French actress (1922 – 1996)

María Victoria Casares y Pérez (21 November 1922 – 22 November 1996) was a Spanish-born French actress and one of the most distinguished stars of the French stage and cinema. She was credited in France as Maria Casarès.

==Early life==
Casares was born María Victoria Casares y Pérez in A Coruña, Galicia, the daughter of Santiago Casares Quiroga, a minister in Manuel Azaña's government and Prime Minister of Spain, and of Gloria Pérez. She was a volunteer in Madrid hospitals already at age fourteen. Her father was a member of the Republican government so at the outbreak of the Spanish Civil War (1936), the family was forced to flee Spain.
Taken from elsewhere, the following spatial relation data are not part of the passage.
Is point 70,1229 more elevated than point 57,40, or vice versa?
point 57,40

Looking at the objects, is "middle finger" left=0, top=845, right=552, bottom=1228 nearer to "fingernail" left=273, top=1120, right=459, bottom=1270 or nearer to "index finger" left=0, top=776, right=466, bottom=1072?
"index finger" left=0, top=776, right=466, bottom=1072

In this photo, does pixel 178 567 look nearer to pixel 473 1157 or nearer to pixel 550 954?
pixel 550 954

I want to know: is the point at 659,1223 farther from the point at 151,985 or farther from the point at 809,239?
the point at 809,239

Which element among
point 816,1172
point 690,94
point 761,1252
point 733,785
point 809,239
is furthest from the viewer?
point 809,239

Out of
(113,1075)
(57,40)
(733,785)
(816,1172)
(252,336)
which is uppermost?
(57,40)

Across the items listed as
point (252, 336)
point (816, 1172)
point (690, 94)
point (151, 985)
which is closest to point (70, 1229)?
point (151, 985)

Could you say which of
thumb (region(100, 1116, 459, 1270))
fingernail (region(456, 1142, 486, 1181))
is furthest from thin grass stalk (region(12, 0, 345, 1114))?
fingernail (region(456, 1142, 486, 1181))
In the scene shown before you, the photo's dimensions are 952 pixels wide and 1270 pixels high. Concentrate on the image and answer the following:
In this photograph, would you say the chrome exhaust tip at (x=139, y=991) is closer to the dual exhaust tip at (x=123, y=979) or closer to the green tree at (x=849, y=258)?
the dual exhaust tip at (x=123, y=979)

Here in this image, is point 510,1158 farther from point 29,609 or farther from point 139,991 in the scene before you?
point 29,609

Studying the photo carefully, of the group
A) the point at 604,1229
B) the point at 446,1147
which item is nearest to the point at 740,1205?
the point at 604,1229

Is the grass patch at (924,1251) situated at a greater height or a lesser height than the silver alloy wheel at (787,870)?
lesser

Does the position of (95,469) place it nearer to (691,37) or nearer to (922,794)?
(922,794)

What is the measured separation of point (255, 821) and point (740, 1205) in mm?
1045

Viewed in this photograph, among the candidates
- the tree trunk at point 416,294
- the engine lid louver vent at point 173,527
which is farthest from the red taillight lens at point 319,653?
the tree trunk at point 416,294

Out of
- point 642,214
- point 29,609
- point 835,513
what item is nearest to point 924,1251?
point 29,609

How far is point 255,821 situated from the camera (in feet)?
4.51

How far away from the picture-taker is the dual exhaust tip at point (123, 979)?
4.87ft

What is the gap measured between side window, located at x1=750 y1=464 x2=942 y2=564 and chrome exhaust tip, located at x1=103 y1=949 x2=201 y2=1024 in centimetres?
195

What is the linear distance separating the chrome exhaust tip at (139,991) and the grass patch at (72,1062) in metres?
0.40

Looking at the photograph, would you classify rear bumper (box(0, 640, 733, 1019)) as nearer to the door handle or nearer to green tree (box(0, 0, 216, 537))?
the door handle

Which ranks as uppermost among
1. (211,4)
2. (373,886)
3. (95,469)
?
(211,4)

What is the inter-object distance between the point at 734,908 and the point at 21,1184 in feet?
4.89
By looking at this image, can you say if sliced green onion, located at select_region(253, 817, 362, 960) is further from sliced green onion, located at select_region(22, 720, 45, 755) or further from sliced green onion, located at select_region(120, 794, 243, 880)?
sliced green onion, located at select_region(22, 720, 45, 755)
Her father went to London, but she and her mother sought refuge in Paris.

There, María attended the Victor Duruy school, where she learned French and was befriended by a teacher and his Spanish wife, who inspired her to go into the theatre. After graduation, she took voice classes with René Simon. She enrolled in the Paris Conservatoire, where she won First Prize for tragedy and Second Prize for comedy.

==Career==

In July 1942, she auditioned for Marcel Herrand who engaged her for his Théâtre des Mathurins. There, over the course of the next three years, she appeared in several plays including, Deirdre of the Sorrows by J. M. Synge, The Master Builder by Ibsen, Le Malentendu (The Misunderstanding) by Albert Camus (with whom she would later have a passionate affair), and an important premiere, Fédérico, after Prosper Mérimée, with Gérard Philipe.

===Film===

Casares began to appear in films. Her first film role was in Marcel Carné's Les Enfants du paradis (1945), one of the great classics of French cinema. She also made Les Dames du Bois de Boulogne (1945) for Robert Bresson, La Chartreuse de Parme (The Charterhouse of Parma) (1948) for Christian-Jaque, co-starring Gérard Philipe. For Cocteau, she played Death in his Orphée (1950) with Jean Marais and François Périer and in his Testament d'Orphée (Testament of Orpheus) (1960).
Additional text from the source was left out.